Data in this exercise:
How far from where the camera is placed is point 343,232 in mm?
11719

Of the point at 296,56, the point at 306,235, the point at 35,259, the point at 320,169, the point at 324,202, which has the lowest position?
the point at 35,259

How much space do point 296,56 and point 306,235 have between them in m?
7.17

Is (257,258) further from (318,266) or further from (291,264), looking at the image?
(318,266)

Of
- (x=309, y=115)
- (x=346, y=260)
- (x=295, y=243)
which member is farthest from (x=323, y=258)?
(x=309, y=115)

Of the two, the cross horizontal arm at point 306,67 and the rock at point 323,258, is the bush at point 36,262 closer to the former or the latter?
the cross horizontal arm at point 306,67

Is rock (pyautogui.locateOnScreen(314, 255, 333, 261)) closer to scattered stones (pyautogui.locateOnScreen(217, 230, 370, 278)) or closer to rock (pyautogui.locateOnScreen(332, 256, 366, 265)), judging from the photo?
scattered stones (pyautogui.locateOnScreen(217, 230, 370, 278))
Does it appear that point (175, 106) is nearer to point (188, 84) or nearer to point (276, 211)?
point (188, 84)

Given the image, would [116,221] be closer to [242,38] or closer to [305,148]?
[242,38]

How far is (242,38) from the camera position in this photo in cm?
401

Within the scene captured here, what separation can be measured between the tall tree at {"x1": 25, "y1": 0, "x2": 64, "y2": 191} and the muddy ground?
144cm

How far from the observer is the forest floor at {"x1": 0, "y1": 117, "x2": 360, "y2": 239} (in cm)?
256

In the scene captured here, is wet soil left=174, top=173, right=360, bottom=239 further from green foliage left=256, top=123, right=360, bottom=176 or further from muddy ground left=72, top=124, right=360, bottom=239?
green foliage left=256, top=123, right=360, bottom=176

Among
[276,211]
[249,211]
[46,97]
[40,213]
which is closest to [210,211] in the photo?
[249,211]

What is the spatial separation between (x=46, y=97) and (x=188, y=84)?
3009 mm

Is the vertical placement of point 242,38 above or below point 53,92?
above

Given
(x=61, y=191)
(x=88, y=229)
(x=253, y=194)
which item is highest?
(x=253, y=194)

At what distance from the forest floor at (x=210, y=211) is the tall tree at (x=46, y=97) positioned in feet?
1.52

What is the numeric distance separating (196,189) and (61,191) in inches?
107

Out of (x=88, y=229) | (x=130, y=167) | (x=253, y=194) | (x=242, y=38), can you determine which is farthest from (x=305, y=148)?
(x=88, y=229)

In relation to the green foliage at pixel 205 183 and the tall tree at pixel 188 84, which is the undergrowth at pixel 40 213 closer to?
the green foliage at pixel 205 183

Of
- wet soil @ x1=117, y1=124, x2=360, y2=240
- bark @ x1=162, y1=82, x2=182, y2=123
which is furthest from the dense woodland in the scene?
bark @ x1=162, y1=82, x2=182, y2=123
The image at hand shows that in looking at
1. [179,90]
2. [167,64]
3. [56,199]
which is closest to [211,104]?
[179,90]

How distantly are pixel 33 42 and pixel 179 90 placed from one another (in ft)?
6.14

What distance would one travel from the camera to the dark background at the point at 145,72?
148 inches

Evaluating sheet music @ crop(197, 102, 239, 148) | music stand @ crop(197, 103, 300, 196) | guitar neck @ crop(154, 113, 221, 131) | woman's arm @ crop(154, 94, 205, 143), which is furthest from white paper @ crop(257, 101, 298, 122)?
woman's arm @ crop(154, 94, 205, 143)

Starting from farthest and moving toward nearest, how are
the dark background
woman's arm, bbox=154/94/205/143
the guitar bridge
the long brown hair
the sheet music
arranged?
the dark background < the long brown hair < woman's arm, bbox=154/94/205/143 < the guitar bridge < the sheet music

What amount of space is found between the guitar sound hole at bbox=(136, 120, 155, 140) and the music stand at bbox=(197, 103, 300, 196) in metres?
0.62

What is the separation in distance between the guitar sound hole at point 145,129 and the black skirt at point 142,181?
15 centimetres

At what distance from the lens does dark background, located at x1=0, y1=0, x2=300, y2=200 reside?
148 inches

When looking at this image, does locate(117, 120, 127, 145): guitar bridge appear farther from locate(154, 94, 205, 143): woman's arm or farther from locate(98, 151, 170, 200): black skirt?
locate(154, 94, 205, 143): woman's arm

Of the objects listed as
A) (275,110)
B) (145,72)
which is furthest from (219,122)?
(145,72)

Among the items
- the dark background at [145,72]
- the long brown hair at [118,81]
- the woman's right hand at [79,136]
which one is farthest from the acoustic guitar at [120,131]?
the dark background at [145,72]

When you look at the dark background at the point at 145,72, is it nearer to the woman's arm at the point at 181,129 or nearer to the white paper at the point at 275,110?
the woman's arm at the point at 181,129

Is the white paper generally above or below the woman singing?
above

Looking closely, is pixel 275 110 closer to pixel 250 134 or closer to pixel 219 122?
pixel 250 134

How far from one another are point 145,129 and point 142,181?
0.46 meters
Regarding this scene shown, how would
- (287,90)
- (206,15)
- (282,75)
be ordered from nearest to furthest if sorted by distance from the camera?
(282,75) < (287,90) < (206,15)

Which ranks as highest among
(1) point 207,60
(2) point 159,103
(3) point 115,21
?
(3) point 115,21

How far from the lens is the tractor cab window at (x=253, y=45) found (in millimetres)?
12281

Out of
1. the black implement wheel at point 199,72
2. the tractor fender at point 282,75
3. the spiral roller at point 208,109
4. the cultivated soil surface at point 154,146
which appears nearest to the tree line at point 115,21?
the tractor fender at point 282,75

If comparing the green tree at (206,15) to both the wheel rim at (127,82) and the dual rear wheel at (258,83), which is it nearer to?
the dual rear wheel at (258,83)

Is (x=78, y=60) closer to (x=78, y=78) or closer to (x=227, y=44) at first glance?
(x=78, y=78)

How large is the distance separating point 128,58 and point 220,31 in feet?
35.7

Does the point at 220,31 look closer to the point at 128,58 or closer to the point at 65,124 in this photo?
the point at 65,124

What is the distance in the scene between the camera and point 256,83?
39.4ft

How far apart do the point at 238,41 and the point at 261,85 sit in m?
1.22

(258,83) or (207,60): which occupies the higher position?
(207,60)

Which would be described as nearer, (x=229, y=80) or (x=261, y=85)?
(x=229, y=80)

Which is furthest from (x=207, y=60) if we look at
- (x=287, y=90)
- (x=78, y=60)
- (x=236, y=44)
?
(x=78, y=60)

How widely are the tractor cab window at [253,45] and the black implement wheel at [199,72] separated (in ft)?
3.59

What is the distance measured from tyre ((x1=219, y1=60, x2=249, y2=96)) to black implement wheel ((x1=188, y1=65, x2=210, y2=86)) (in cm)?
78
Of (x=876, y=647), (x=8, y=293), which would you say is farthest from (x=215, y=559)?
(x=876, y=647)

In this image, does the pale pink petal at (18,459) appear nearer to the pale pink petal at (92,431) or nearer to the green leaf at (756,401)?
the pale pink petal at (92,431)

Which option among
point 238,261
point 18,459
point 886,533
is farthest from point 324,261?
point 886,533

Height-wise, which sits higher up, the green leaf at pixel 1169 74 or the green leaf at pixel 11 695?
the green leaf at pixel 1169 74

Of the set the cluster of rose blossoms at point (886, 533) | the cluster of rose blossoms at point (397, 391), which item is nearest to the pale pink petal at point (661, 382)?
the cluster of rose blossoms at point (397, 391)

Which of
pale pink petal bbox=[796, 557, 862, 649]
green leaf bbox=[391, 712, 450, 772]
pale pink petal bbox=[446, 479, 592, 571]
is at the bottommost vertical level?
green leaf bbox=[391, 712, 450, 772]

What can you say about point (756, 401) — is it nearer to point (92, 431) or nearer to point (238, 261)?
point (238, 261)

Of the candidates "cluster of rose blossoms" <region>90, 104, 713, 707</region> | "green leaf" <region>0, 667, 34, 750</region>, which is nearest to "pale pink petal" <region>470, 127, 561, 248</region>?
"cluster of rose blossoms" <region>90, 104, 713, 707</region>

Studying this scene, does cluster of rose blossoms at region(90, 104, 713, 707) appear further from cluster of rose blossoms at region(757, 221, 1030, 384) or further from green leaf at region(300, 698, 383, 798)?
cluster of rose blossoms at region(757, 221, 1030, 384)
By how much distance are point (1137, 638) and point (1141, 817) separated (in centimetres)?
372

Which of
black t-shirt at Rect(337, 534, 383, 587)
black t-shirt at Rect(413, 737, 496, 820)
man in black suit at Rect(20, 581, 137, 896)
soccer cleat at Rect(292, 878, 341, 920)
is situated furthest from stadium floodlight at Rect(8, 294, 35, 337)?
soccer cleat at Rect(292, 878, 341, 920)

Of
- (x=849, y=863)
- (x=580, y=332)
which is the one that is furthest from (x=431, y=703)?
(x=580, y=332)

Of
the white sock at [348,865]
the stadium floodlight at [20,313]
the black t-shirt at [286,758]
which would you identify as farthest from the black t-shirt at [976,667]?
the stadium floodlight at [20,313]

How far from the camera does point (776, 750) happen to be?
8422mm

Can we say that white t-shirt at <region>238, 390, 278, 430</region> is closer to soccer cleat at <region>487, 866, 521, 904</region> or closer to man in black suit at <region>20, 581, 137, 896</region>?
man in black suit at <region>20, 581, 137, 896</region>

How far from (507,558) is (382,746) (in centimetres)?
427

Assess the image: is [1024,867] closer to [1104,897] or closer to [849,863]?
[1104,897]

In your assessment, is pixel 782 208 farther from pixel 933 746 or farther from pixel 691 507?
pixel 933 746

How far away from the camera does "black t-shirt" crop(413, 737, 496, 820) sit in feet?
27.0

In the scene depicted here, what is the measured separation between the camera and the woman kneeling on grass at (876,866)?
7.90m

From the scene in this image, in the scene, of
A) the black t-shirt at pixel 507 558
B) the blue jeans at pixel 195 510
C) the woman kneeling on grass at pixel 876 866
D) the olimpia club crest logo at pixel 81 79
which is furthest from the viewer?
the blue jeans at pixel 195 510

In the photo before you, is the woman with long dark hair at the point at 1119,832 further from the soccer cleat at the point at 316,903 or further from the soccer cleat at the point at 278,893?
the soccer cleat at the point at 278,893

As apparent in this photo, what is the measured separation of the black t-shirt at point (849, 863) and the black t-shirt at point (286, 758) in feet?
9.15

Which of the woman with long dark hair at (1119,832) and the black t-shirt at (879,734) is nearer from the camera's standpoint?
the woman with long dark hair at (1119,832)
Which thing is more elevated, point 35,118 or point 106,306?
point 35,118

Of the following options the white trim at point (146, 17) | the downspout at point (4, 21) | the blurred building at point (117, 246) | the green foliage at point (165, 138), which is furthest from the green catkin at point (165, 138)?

Given instruction: Output the lines from the line containing "As apparent in" to the end, both included; add nothing.

Written answer:
As apparent in this photo, what is the measured separation of the black t-shirt at point (849, 863) and the black t-shirt at point (286, 758) in feet?
9.15

Which of the woman with long dark hair at (1119,832) and the black t-shirt at (879,734) is nearer from the camera's standpoint?
the woman with long dark hair at (1119,832)
Which thing is more elevated, point 35,118 or point 106,306?
point 35,118

Of the following options the white trim at point (146, 17) | the downspout at point (4, 21) | the blurred building at point (117, 246) | the green foliage at point (165, 138), which is furthest from the green catkin at point (165, 138)?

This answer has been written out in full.